Set of tasks:
A – Shorten the paragraph in the thread that begins "I had my verbosity equal to terse" into one or two brief sentences, keeping its main facts.
B – According to the thread, which file was the only one left in the pg_clog directory?
C – In the thread, write out again the part that opens with the words "Thread: FlushRelationBuffers error" and closes with "0, global 1)", switching "this morning" to "last night".

++++ Supplied text

Thread: FlushRelationBuffers error

FlushRelationBuffers error

From
Gaetano Mendola
Date:
Hi all,
I'm running postgres 7.4.5 on a linux box, this morning I got this error on my logs:

WARNING:  FlushRelationBuffers("exp_provider", 1836): block 1460 is referenced (private 0, global 1)
ERROR:  FlushRelationBuffers returned -2
DEBUG:  AbortCurrentTransaction
PANIC:  cannot abort transaction 354676201, it was already committed

after the recovery:

ERROR:  could not access status of transaction 352975274
DEBUG:  AbortCurrentTransaction

this messages for 5 hours



I had my verbosity equal to terse ( I run the server with debug2 level ) so I didn't see the
exactly reason for this, after putting verbosity to "verbose" I got the entire message:

ERROR:  58P01: could not access status of transaction 352975274
DETAIL:  could not open file "/var/lib/pgsql/data/pg_clog/0150": No such file or directory
LOCATION:  SlruReportIOError, slru.c:609
DEBUG:  00000: AbortCurrentTransaction
LOCATION:  PostgresMain, postgres.c:2721

In the pg_clog directory I had only the  file   0152 !

++++++++
++++ Raw data

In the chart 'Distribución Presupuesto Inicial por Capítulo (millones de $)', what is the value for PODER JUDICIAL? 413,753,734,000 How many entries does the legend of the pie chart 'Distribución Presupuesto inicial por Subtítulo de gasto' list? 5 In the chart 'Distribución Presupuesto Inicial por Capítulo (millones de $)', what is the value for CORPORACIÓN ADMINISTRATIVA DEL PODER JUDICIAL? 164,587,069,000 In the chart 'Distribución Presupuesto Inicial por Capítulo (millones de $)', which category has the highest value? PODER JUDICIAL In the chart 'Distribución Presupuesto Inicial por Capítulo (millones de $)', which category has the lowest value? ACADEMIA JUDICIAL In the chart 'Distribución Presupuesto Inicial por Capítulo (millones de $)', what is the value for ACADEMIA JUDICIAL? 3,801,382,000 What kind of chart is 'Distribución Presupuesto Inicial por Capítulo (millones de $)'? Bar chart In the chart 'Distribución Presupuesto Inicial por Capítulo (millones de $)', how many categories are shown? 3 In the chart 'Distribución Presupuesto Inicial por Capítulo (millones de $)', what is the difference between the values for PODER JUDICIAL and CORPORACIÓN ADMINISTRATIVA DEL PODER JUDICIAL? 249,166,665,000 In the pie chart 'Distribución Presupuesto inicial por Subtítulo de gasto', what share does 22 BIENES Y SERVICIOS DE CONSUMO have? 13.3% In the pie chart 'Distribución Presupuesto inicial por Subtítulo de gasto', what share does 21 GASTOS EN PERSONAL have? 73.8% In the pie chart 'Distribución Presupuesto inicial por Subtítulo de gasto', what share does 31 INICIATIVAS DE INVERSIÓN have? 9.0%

++++++++

Answers to the problems:
A – With verbosity set to terse and the server at debug2 level, the exact cause was hidden. Setting verbosity to "verbose" showed the full message.

B – The file 0152.

C –
Thread: FlushRelationBuffers error

FlushRelationBuffers error

From
Gaetano Mendola
Date:
Hi all,
I'm running postgres 7.4.5 on a linux box, last night I got this error on my logs:

WARNING:  FlushRelationBuffers("exp_provider", 1836): block 1460 is referenced (private 0, global 1)